Derek was up and at the bars in a blink. The King didn’t so much as flinch when they stood nearly nose to nose. “Is that why you killed her? Is that why the hellhound destroyed the eggs?”

“What?”

The bewilderment in the King’s eyes looked real. So did the color that drained from his face. But Derek didn’t take the bait. “Don’t play stupid. I know what the Kings did.”

“You think we killed your mate?” he muttered and dropped his arms as he straightened and took a step back. “Bloody fucking hell.”

Without another word, the King turned and walked out. Derek stared at the door for a long time afterward. He tried to shake off his adversary’s reaction, but he couldn’t. It stayed with him. The astonishment, the umbrage.

And he hated the King for the doubt it wrought.
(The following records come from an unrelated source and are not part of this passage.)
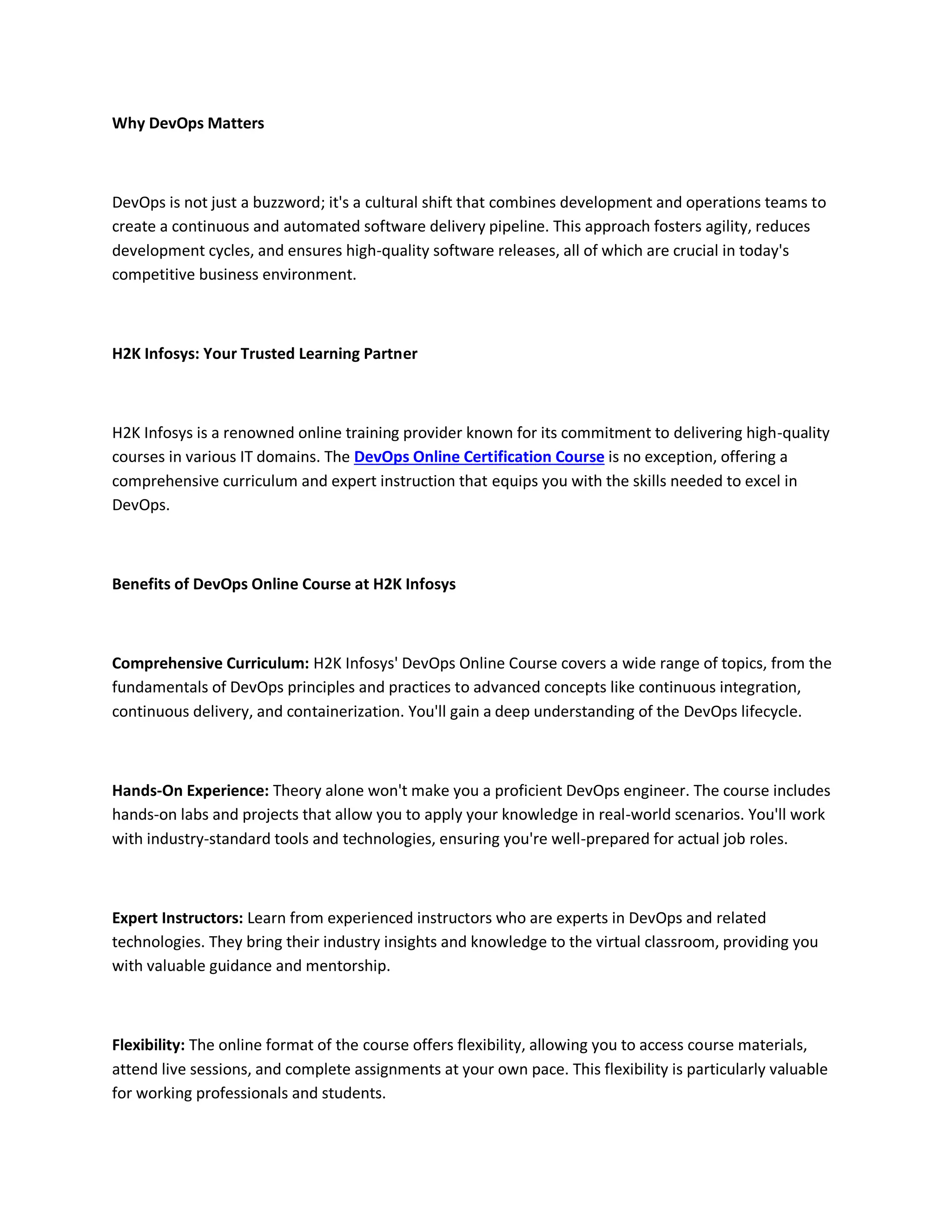 Why DevOps Matters

DevOps is not just a buzzword; it's a cultural shift that combines development and operations teams to create a continuous and automated software delivery pipeline. This approach fosters agility, reduces development cycles, and ensures high-quality software releases, all of which are crucial in today's competitive business environment.

H2K Infosys: Your Trusted Learning Partner

H2K Infosys is a renowned online training provider known for its commitment to delivering high-quality courses in various IT domains. The DevOps Online Certification Course is no exception, offering a comprehensive curriculum and expert instruction that equips you with the skills needed to excel in DevOps.

Benefits of DevOps Online Course at H2K Infosys

Comprehensive Curriculum: H2K Infosys' DevOps Online Course covers a wide range of topics, from the fundamentals of DevOps principles and practices to advanced concepts like continuous integration, continuous delivery, and containerization. You'll gain a deep understanding of the DevOps lifecycle.

Hands-On Experience: Theory alone won't make you a proficient DevOps engineer. The course includes hands-on labs and projects that allow you to apply your knowledge in real-world scenarios. You'll work with industry-standard tools and technologies, ensuring you're well-prepared for actual job roles.

Expert Instructors: Learn from experienced instructors who are experts in DevOps and related technologies. They bring their industry insights and knowledge to the virtual classroom, providing you with valuable guidance and mentorship.

Flexibility: The online format of the course offers flexibility, allowing you to access course materials, attend live sessions, and complete assignments at your own pace. This flexibility is particularly valuable for working professionals and students.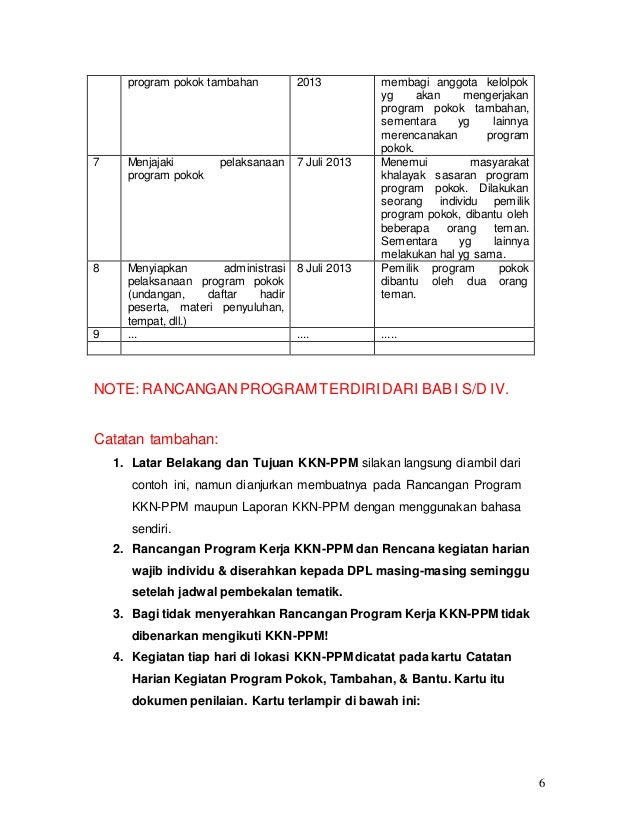 | | program pokok tambahan | 2013 | membagi anggota kelolpok yg akan mengerjakan program pokok tambahan, sementara yg lainnya merencanakan program pokok. |
|---|---|---|---|
| 7 | Menjajaki pelaksanaan program pokok | 7 Juli 2013 | Menemui masyarakat khalayak sasaran program program pokok. Dilakukan seorang individu pemilik program pokok, dibantu oleh beberapa orang teman. Sementara yg lainnya melakukan hal yg sama. |
| 8 | Menyiapkan administrasi pelaksanaan program pokok (undangan, daftar hadir peserta, materi penyuluhan, tempat, dll.) | 8 Juli 2013 | Pemilik program pokok dibantu oleh dua orang teman. |
| 9 | ... | .... | ..... |
| | | | |

NOTE: RANCANGAN PROGRAM TERDIRI DARI BAB I S/D IV.

Catatan tambahan:

1. **Latar Belakang dan Tujuan KKN-PPM** silakan langsung diambil dari contoh ini, namun dianjurkan membuatnya pada Rancangan Program KKN-PPM maupun Laporan KKN-PPM dengan menggunakan bahasa sendiri.
2. **Rancangan Program Kerja KKN-PPM dan Rencana kegiatan harian wajib individu & diserahkan kepada DPL masing-masing seminggu setelah jadwal pembekalan tematik.**
3. **Bagi tidak menyerahkan Rancangan Program Kerja KKN-PPM tidak dibenarkan mengikuti KKN-PPM!**
4. **Kegiatan tiap hari di lokasi KKN-PPM dicatat pada kartu Catatan Harian Kegiatan Program Pokok, Tambahan, & Bantu. Kartu itu dokumen penilaian. Kartu terlampir di bawah ini:**

6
Derek remembered the eggs. If they were real, then his mate must have been, too. If only he could recall her name. He turned to lean against the bars and tried to pull up her face in his mind. He searched his heart for some recollection of her other than her hair. How could he dredge up memories of eggs and not her? She was his mate, for fuck’s sake! The one he loved above all others, their souls connected. He wouldn’t forget her.

But he had.

Rage surged through him. At himself, at the Kings. At the hellhound. He curled his hands into fists and lifted them in front of his face. He wanted battle, to vent his fury on those who had earned it. And perhaps even himself.

The yearning to unleash agony and suffering on his enemies like they had never experienced consumed him. He sought pain, to feel the sting of a cut or the ache of burns that might chase away the gnawing emptiness of what he had lost. He needed to feel something other than grief and desolation. Something besides the endless anger.

He required blood for blood.

Derek turned and slammed his fists into the bars. The cage shuddered violently. He would never get to see his unborn children. Through his fury, he noticed the bars had bent outward where his fists had struck. He grinned. Maybe his anger was good for something.

He focused it all into his hands and grabbed the bars. He strained to pull them apart. The feel of them giving way propelled him to keep pouring his fury into his hands. He had known there was a weakness in the cage, and he had found it. There was no stopping him now.

He heard the door open as the bars gave way. His gaze locked on the hellhound as she skidded to a halt, her eyes widened in disbelief. Derek curled the bars back and turned to the side to move through them. He clenched his teeth, his muscles spasming when he met the barrier. It would all stop if he could get through it, but that was proving harder than he’d first thought.

Agonizing pain slid down his spine, up into his neck, and into his brain. He heard someone bellow and dimly realized it was him. He reached for the hellhound. His arm was free of the barrier, but the rest of him was stuck inside. All he needed was to get clear. Then he would have her.

He stretched out his arm, his finger scraping the sleeve of her shirt just as everything went black.